■ **Texte fourni**:
Si Marine le Pen a pris ce risque, c’est sans doute parce qu’elle juge que cela ne remet pas en cause sa recherche de respectabilité auprès des électeurs, auprès du patronat et du capital, le petit et le grand, celui de la production et celui de la finance.
Jean-Luc Mélenchon a renvoyé d’un revers la question du chaos : « Personne, a-t-il dit, ne sera privé de quoi que ce soit si ce budget n’est pas voté. Au contraire, en barrant la route à ce projet, ce sont de nouvelles privations qui vont être évitées, de nouveaux privilèges qui seront refusés, de nouvelles spoliations sur les retraites qui seront empêchées. La majorité, l’immense majorité des Français a tout à gagner au rejet de ce budget. »
Effectivement, il n’y aura pas de panne généralisée de l’État et de la Sécurité sociale. Et il faut tout faire pour empêcher les toujours mauvais PLFSS et projets de budget de Michel Barnier d’être adoptés. Pour autant, les conséquences immédiates de la démission du gouvernement et du rejet du budget ne seront pas toutes positives, y compris pour les couches populaires. Mais elles sont toutes évitables.
Pas de budget, so what ?
Cela mérite donc quelques précisions. Faute de quoi, c’est le NFP et toutes ses composantes, qui porteront le chapeau de dégâts dont ils ne seraient pas, en fait, responsables.
Le rejet du PLFSS peut poser rapidement un problème : l’Agence centrale des organismes de Sécurité sociale (Acoss) doit faire face à ses besoins de trésorerie en empruntant sur les marchés financiers. Les limites de ces emprunts sont fixées par la loi de finances de la Sécurité sociale. Il était prévu qu’elles soient relevées de 45 à 65 milliards d’euros. Faute de PLFSS votée avant début janvier, une loi votée en urgence par le Parlement ou un décret peut et doit impérativement donner cette autorisation. Qui prendrait la responsabilité de le refuser serait le seul responsable du chaos.
L’absence de loi au 1er janvier créera également des incertitudes sur l’évolution des tarifications pour les hôpitaux et pour les différents professionnels de santé. Mais pour ceux-ci la date d’évolution est en général en avril et pour ceux-là une loi ou un décret peut fixer une règle provisoire.
S’agissant du budget proprement dit, s’il n’est pas adopté avant le 21 décembre, il n’y aura pas de blocage automatique. Une loi peut autoriser à prélever les impôts et reprendre les crédits de l’État inscrits dans le budget 2024. Les dépenses, y compris celles pour les personnels, seraient gelées à leur niveau de 2024. Pas vraiment un plus par rapport au projet de budget du gouvernement Barnier. Et les barèmes d’imposition sur le revenu ne seraient pas relevés à hauteur de l’inflation. 400 000 Français qui ne sont aujourd’hui pas soumis à l’impôt sur le revenu y entreront mécaniquement. Et l’impôt sur le revenu s’alourdira mécaniquement pour les autres. En fait, la déclaration de revenus pour 2024 sera effectuée au printemps 2025 comme chaque année. Les pénalisations du fait de l’application provisoire des tranches seront corrigées et remboursées en fonction du budget finalement voté.
Le risque du chaos ne vient pas du rejet des budgets Barnier et de la censure du gouvernement. Il sera par contre maximum si cela n’entraîne aucun changement de leurs contenus.

■ **Objectif**:
Dans le texte sur le rejet du budget, recopiez le passage compris entre « S’agissant du budget » et « budget finalement voté. », bornes incluses, en renommant « impôt sur le revenu » en « IR ».

Enregistrements conservés
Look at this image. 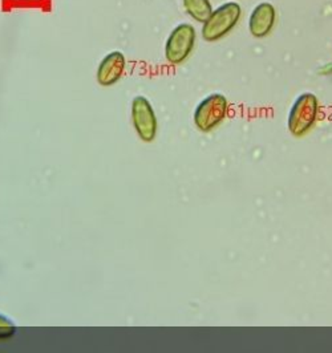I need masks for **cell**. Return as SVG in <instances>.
Returning a JSON list of instances; mask_svg holds the SVG:
<instances>
[{
	"instance_id": "obj_1",
	"label": "cell",
	"mask_w": 332,
	"mask_h": 353,
	"mask_svg": "<svg viewBox=\"0 0 332 353\" xmlns=\"http://www.w3.org/2000/svg\"><path fill=\"white\" fill-rule=\"evenodd\" d=\"M241 14V6L235 1H228L213 10L209 19L202 26L204 39L206 41H215L228 35L240 21Z\"/></svg>"
},
{
	"instance_id": "obj_2",
	"label": "cell",
	"mask_w": 332,
	"mask_h": 353,
	"mask_svg": "<svg viewBox=\"0 0 332 353\" xmlns=\"http://www.w3.org/2000/svg\"><path fill=\"white\" fill-rule=\"evenodd\" d=\"M195 30L192 24L184 23L177 26L168 37L165 56L170 64L184 63L192 53L195 44Z\"/></svg>"
},
{
	"instance_id": "obj_3",
	"label": "cell",
	"mask_w": 332,
	"mask_h": 353,
	"mask_svg": "<svg viewBox=\"0 0 332 353\" xmlns=\"http://www.w3.org/2000/svg\"><path fill=\"white\" fill-rule=\"evenodd\" d=\"M316 114L318 100L314 94L304 93L299 96L289 116V128L291 133L295 136L304 134L314 125Z\"/></svg>"
},
{
	"instance_id": "obj_4",
	"label": "cell",
	"mask_w": 332,
	"mask_h": 353,
	"mask_svg": "<svg viewBox=\"0 0 332 353\" xmlns=\"http://www.w3.org/2000/svg\"><path fill=\"white\" fill-rule=\"evenodd\" d=\"M228 113V100L222 94H210L199 105L194 113L195 125L204 130L209 132L226 117Z\"/></svg>"
},
{
	"instance_id": "obj_5",
	"label": "cell",
	"mask_w": 332,
	"mask_h": 353,
	"mask_svg": "<svg viewBox=\"0 0 332 353\" xmlns=\"http://www.w3.org/2000/svg\"><path fill=\"white\" fill-rule=\"evenodd\" d=\"M132 119L141 140L145 142L153 141L157 134V117L153 106L150 105L145 97L139 96L133 100Z\"/></svg>"
},
{
	"instance_id": "obj_6",
	"label": "cell",
	"mask_w": 332,
	"mask_h": 353,
	"mask_svg": "<svg viewBox=\"0 0 332 353\" xmlns=\"http://www.w3.org/2000/svg\"><path fill=\"white\" fill-rule=\"evenodd\" d=\"M277 11L271 3H261L250 14L248 31L254 37H264L268 35L275 24Z\"/></svg>"
},
{
	"instance_id": "obj_7",
	"label": "cell",
	"mask_w": 332,
	"mask_h": 353,
	"mask_svg": "<svg viewBox=\"0 0 332 353\" xmlns=\"http://www.w3.org/2000/svg\"><path fill=\"white\" fill-rule=\"evenodd\" d=\"M124 70H125V57L123 53L119 51L109 53L105 56L99 65L97 81L104 87L113 85L121 79Z\"/></svg>"
},
{
	"instance_id": "obj_8",
	"label": "cell",
	"mask_w": 332,
	"mask_h": 353,
	"mask_svg": "<svg viewBox=\"0 0 332 353\" xmlns=\"http://www.w3.org/2000/svg\"><path fill=\"white\" fill-rule=\"evenodd\" d=\"M184 7L195 21L202 24L209 19L213 12L210 0H184Z\"/></svg>"
},
{
	"instance_id": "obj_9",
	"label": "cell",
	"mask_w": 332,
	"mask_h": 353,
	"mask_svg": "<svg viewBox=\"0 0 332 353\" xmlns=\"http://www.w3.org/2000/svg\"><path fill=\"white\" fill-rule=\"evenodd\" d=\"M17 328L15 324L6 316L0 315V340H6L15 335Z\"/></svg>"
}]
</instances>
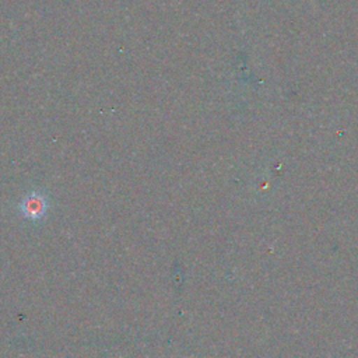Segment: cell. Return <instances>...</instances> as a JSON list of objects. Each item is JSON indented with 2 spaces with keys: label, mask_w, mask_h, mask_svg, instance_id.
<instances>
[{
  "label": "cell",
  "mask_w": 358,
  "mask_h": 358,
  "mask_svg": "<svg viewBox=\"0 0 358 358\" xmlns=\"http://www.w3.org/2000/svg\"><path fill=\"white\" fill-rule=\"evenodd\" d=\"M50 208V199L42 189H31L18 203V214L24 220L35 224L42 221Z\"/></svg>",
  "instance_id": "6da1fadb"
}]
</instances>
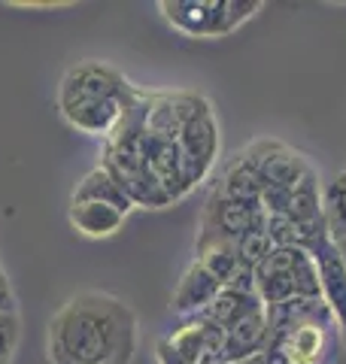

■ **Corrigé ci-après**:
S’agissant du budget proprement dit, s’il n’est pas adopté avant le 21 décembre, il n’y aura pas de blocage automatique. Une loi peut autoriser à prélever les impôts et reprendre les crédits de l’État inscrits dans le budget 2024. Les dépenses, y compris celles pour les personnels, seraient gelées à leur niveau de 2024. Pas vraiment un plus par rapport au projet de budget du gouvernement Barnier. Et les barèmes d’imposition sur le revenu ne seraient pas relevés à hauteur de l’inflation. 400 000 Français qui ne sont aujourd’hui pas soumis à l’IR y entreront mécaniquement. Et l’IR s’alourdira mécaniquement pour les autres. En fait, la déclaration de revenus pour 2024 sera effectuée au printemps 2025 comme chaque année. Les pénalisations du fait de l’application provisoire des tranches seront corrigées et remboursées en fonction du budget finalement voté.